Mais il reste que l’immense majorité des recours sont rejetés, comme l’illustrent encore quatre décisions récentes.
Le cabinet, défendant les porteurs de projets biogaz contre plus de 140 recours, a obtenu 4 décisions ces dernières semaines qui montrent que le juge administratif reste extrêmement scrupuleux sur le respect des règles, et qu’un dossier solide associé à une défense pugnace peut conduire au maintien des décisions.
En particulier, les dernières décisions rendues montrent que les recours intentés par certaines associations restent soumis à des règles de procédure strictes, et que le contrôle du juge sur la maîtrise des risques est de plus en plus fin.
- Irrecevabilité d’une association pour défaut de capacité à agir (production d’un PV de conseil d’administration et non d’une assemblée générale) – TA Nantes, 4 novembre 2024
Un recours d’association contre un permis de construire une unité de méthanisation industrielle avait déjà été rejeté successivement pour absence d’intérêt à agir, puis défaut de capacité à agir (faute d’habilitation régulière). Nous l’évoquions ainsi dans un précédent article en date du 14 octobre 2024 (CAA Nantes, 4 oct. 2024, n° 24NT00131).
Cette même association vient de se faire débouter de son recours contre l’autorisation environnementale.

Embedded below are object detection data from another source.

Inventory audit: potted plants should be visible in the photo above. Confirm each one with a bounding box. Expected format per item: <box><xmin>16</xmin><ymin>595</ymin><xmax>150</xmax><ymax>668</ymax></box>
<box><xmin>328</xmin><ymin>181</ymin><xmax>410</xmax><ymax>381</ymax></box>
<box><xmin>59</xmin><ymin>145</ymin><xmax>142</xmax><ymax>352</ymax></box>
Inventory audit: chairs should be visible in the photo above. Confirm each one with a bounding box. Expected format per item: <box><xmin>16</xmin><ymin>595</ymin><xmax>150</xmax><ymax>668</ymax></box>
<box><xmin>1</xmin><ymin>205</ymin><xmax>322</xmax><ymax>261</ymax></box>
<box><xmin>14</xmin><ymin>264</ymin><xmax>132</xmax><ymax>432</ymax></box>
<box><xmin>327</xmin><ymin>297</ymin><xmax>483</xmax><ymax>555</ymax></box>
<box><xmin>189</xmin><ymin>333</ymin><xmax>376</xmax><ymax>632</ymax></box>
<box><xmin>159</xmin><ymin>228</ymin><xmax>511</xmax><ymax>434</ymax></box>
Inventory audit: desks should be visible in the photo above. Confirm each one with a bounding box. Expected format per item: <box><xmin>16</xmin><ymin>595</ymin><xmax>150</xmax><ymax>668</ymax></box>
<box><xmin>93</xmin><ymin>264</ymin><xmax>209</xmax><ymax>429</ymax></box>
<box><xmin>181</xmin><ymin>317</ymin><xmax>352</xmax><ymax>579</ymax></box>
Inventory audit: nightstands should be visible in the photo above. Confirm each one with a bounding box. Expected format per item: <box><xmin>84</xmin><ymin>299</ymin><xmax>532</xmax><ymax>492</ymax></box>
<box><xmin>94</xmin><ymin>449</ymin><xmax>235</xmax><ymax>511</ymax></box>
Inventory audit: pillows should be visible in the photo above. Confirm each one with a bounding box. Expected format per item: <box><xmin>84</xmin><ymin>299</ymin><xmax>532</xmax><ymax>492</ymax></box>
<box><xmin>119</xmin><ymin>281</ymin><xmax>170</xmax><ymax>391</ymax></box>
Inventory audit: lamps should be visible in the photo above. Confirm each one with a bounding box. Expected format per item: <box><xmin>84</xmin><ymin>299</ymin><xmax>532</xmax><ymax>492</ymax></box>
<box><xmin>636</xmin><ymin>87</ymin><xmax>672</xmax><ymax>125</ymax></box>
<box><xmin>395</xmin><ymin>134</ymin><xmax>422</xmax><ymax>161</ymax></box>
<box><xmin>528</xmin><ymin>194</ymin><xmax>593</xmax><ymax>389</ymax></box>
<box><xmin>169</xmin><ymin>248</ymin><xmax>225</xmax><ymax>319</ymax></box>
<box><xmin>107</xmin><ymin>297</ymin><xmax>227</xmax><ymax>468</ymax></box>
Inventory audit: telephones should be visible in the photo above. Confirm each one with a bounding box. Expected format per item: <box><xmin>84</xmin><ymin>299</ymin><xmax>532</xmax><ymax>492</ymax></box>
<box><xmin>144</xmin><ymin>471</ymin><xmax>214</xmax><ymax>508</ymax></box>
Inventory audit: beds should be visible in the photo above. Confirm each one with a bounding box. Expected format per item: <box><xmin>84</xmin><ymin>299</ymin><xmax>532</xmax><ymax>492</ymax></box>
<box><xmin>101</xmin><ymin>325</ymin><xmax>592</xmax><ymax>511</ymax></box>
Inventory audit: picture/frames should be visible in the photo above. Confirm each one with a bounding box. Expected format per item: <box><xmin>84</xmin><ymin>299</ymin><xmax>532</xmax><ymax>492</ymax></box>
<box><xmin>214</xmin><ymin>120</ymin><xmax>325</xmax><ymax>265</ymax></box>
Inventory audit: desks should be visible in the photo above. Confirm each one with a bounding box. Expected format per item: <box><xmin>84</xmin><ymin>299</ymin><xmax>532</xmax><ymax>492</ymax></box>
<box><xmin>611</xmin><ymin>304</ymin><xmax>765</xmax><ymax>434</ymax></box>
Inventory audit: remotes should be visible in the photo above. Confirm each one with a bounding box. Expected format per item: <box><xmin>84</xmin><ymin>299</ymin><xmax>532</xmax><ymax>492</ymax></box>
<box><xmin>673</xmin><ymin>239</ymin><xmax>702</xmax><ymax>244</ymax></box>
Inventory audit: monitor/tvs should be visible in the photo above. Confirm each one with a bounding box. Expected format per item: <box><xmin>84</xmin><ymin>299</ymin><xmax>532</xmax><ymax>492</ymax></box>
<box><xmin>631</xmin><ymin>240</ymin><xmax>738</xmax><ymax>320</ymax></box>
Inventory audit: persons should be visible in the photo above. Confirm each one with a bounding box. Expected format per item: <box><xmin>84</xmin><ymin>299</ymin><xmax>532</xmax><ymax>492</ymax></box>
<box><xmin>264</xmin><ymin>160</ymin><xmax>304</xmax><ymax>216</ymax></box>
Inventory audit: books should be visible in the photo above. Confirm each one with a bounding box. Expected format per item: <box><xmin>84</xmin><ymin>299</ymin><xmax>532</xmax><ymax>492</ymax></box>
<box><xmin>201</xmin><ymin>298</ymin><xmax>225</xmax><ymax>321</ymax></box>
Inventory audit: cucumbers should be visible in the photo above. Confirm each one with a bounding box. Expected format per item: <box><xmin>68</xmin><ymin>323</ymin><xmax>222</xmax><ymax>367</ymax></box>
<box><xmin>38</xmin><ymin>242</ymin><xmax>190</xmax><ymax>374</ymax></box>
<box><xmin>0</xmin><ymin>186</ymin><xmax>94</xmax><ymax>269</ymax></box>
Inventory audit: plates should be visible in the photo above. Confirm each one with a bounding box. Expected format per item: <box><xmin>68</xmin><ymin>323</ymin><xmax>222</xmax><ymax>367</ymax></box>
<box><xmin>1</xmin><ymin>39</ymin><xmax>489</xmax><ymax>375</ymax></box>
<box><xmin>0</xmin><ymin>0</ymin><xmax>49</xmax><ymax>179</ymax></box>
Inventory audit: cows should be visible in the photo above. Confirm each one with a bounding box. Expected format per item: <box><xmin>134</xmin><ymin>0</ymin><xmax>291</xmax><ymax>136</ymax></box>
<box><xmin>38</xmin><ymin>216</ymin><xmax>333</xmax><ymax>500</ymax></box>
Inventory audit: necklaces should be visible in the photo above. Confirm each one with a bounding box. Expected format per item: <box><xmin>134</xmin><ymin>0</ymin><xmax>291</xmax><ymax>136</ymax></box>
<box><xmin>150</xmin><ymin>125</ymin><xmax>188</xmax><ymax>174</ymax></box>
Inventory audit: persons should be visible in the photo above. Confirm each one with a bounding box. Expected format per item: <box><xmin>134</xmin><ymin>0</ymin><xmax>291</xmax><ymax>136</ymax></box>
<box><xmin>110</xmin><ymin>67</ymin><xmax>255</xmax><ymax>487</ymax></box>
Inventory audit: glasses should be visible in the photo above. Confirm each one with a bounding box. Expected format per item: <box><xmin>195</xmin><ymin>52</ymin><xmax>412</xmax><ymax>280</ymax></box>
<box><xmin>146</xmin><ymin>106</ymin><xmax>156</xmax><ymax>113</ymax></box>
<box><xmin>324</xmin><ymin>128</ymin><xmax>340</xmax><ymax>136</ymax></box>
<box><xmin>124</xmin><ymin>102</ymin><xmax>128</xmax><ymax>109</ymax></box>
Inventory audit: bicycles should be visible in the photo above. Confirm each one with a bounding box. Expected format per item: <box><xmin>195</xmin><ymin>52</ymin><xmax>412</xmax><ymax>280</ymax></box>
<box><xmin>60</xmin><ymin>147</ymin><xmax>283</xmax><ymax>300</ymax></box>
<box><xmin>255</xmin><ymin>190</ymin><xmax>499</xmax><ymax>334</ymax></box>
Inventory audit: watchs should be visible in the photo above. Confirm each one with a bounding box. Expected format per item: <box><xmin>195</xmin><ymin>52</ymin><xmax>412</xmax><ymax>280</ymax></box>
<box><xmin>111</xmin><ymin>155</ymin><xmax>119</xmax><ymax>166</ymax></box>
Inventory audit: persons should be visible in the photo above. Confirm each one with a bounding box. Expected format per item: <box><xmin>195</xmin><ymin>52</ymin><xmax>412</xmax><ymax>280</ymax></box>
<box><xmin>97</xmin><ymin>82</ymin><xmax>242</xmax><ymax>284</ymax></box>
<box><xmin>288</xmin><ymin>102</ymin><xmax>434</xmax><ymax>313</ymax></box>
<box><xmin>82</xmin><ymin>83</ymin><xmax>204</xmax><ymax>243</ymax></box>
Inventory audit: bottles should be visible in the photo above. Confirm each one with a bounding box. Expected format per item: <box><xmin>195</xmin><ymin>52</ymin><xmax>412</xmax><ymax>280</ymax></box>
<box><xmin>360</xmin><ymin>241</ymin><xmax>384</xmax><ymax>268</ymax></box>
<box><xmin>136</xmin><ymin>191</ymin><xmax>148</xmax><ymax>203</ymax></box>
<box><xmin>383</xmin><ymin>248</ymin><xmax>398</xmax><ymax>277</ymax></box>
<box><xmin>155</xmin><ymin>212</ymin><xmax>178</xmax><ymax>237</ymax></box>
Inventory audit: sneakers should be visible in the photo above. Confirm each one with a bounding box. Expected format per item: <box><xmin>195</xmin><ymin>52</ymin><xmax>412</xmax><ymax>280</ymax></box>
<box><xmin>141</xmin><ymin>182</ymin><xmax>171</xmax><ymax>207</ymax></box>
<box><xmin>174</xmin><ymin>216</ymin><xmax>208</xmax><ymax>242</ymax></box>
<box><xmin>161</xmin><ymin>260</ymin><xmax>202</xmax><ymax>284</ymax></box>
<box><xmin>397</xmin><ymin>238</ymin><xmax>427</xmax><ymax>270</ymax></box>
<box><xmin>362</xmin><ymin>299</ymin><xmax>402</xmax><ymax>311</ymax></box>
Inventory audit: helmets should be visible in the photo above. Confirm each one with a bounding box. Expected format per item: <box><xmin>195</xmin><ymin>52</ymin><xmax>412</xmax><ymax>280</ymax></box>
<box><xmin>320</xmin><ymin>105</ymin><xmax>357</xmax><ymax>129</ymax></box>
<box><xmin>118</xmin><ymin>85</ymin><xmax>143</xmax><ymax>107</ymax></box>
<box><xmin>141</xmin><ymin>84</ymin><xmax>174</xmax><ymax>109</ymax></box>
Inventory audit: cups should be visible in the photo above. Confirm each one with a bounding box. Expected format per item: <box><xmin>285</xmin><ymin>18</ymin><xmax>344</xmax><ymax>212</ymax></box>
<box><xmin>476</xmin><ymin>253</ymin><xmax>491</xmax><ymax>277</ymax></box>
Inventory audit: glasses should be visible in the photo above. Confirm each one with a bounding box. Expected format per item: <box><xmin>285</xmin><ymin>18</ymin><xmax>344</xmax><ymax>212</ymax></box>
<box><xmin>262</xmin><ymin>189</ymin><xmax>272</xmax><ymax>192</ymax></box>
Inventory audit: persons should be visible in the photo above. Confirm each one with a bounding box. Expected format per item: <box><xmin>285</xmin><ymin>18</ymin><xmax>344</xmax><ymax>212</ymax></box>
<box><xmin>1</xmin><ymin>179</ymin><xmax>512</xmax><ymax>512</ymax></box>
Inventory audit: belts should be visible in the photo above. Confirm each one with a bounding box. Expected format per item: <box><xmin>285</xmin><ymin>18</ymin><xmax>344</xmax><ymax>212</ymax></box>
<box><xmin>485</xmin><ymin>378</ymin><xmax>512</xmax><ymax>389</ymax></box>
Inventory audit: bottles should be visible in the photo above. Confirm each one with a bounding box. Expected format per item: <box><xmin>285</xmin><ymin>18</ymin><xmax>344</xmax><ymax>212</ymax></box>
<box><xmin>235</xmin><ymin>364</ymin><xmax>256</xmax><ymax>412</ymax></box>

Dans un jugement du 4 novembre 2024, le Tribunal administratif de Nantes, saisi de la légalité de l’arrêté préfectoral d’autorisation ICPE, a rejeté le recours pour défaut de qualité pour agir de l’association (après un débat pourtant nourri sur le fond).
Le Tribunal rappelle finalement dans sa décision (TA Nantes, 4 novembre 2024, n°2400163) des règles de recevabilité importantes à garder à l’esprit.
En l’espèce, la formation de jugement a décidé de retenir la fin de non-recevoir soulevée par le Cabinet dans ses écritures.
L’association requérante n’avait produit dans l’instance contre l’arrêté d’autorisation ICPE, de la même manière que pour la requête d’appel introduite contre l’arrêté de permis de construire (CAA Nantes, 4 oct. 2024, n° 24NT00131) que des délibérations issues de son conseil d’administration et non de son assemblée générale afin de justifier de ce que la présidente avait qualité pour agir [pour un rappel des règles de capacité à agir des associations, voir notre article cité plus-haut].
Il ressort de la décision du Tribunal administratif de Nantes du 4 novembre 2024 que l’association requérante a bien produit une délibération de son assemblée générale extraordinaire (en essayant vainement de se rattraper) mais ce après la clôture de l’instruction.
Le Tribunal administratif de Nantes rappelle, par cette décision, que si le défaut de capacité à agir d’une association est régularisable, cette régularisation ne peut intervenir que jusqu’à la clôture de l’instruction, dès lors que rien ne fait obstacle à ce que cette régularisation intervienne avant.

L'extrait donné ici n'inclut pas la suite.